How to build an API-centric AI platform
OpenAI’s approach with their plugins strategy is a lesson to every founder trying to build a platform. OpenAI announced their ChatGPT plugins offer on March 23, 2023. Their announcement blog post says they “are gradually rolling out plugins in ChatGPT so we can study their real-world use, impact, and safety and alignment challenges.” They’re launching the plugin platform with several third parties, including Wolfram and Zapier.
Let’s see how OpenAI has evolved to reach the point where it’s now becoming a platform. It started as something that you could “play with” to chat with a bot that would answer questions, remember? OpenAI launched ChatGPT in November 2022 to get its AI engine in front of as many people as possible. By launching something far from perfect, they started gaining knowledge about what people really wanted from an AI-powered chat system. As more people were using the chat system, OpenAI evolved it by fixing bugs, making it faster, adding layers of feedback loops, and, most importantly, learning their “product holes” (more on that later).
Despite being incorrect in many situations, the chat product got to a point where demand was so high that OpenAI launched a paid version in February 2023. ChatGPT Plus offers high availability, faster response, and early access to new features. This was a way for OpenAI to introduce rate limiting into the system. As demand grew and new use cases appeared, OpenAI introduced new and better AI engines. At the same time, usage of the AI engine through their API increased with third parties launching features and products backed by OpenAI’s engine.

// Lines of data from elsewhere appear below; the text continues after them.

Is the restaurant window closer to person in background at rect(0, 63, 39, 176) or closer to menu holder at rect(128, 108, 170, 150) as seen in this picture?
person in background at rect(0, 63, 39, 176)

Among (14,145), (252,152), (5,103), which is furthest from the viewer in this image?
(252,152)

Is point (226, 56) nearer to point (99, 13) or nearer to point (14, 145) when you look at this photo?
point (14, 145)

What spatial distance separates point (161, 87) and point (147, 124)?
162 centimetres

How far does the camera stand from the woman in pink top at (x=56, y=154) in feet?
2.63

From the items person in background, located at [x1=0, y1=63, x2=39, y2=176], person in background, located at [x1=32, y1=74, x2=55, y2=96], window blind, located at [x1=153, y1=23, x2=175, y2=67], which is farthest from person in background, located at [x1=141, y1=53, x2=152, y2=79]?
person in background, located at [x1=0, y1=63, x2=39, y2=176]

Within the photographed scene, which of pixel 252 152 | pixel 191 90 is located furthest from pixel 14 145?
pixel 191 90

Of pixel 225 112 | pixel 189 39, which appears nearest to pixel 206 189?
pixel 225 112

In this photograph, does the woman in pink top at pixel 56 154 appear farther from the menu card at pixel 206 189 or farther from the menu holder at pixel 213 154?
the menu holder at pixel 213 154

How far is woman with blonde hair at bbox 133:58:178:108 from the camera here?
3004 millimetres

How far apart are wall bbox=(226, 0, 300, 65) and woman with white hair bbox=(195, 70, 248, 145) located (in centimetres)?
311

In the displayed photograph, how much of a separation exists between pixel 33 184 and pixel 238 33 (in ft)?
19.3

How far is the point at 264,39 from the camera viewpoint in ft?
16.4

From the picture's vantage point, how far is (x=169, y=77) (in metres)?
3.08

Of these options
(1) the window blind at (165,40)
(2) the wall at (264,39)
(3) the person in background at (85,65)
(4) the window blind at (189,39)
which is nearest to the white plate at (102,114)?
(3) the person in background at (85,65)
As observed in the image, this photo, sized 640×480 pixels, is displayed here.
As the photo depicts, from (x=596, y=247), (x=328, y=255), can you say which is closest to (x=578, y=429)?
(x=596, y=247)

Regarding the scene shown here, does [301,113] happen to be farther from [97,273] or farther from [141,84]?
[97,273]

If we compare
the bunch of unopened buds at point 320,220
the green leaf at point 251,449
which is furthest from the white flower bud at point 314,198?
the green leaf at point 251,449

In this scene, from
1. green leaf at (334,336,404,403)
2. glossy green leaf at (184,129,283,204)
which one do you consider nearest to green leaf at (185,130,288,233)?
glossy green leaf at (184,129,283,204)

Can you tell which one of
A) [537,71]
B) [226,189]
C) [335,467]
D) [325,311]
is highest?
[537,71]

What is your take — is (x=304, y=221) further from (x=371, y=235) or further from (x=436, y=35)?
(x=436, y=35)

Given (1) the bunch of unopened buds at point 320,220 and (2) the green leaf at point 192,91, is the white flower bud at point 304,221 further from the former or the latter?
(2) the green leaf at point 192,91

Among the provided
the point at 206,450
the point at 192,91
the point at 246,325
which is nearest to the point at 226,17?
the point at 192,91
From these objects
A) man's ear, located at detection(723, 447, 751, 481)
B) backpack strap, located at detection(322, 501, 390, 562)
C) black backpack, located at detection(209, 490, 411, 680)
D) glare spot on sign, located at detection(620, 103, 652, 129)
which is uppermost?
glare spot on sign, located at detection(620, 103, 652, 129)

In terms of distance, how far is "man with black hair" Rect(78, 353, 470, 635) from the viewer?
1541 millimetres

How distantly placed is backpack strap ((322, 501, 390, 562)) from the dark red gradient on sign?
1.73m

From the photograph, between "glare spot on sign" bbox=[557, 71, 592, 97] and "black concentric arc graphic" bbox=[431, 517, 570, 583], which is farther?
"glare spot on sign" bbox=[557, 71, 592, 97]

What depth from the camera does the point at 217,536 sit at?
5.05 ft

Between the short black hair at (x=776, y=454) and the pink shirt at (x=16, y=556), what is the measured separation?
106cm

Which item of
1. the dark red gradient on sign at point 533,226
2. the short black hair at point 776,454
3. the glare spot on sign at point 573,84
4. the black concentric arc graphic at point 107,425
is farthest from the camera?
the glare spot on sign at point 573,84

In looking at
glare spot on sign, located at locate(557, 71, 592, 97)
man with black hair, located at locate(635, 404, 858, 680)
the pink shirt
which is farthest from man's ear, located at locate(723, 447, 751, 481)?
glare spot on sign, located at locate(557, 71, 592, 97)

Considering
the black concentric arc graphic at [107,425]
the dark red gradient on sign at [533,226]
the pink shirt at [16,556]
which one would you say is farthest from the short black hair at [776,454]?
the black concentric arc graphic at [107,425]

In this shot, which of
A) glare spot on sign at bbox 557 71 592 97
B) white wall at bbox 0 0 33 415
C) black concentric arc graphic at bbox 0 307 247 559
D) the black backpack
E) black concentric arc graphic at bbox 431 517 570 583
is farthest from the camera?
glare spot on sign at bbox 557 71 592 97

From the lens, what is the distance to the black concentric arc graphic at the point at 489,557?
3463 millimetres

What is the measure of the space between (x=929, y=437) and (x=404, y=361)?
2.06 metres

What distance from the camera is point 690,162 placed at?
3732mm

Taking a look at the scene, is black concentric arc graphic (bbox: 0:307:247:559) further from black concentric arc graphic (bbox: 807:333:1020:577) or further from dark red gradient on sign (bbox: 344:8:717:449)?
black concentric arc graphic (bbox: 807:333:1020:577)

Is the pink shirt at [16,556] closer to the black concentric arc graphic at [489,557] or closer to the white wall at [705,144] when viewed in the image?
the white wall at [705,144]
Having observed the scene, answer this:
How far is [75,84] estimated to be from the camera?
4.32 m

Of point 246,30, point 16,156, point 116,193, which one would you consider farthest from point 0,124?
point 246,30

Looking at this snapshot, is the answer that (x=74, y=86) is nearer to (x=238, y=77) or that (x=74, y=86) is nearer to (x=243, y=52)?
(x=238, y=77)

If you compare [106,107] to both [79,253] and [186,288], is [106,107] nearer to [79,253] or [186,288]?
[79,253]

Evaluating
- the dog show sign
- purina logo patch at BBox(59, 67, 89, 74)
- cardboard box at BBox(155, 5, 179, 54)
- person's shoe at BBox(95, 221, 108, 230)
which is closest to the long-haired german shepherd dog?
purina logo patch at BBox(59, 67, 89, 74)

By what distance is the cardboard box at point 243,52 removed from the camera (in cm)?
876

OpenAI could have stopped here and used the chat UI and the API as revenue drivers. After all, they already have two monetization models in place. ChatGPT is a subscription-based service, and OpenAI’s API uses the pay-as-you-go model. Instead, they analyzed the holes that their offering has. Instead of building more features to fill those holes, they decided to open the chat UI to third parties by launching a plugin system. In other words, they have created an AI platform where anyone can plug into their engine to augment it with external capabilities.
What’s even more interesting is how OpenAI is building its plugin ecosystem. The foundation of a plugin is actually an OpenAPI definition. OpenAI’s engine understands what the OpenAPI document defines and makes those operations available at runtime. In a situation like this, and if OpenAI grows a lot, we’ll get to a point where everyone will want to have an API so they can be part of the ecosystem. We’ll transition into a stage where API products will be focused on single features so chat users can easily consume them.
In these times, thinking about APIs as products is critical. Being able to design APIs following a product mindset is necessary to play in this platform-centric ecosystem.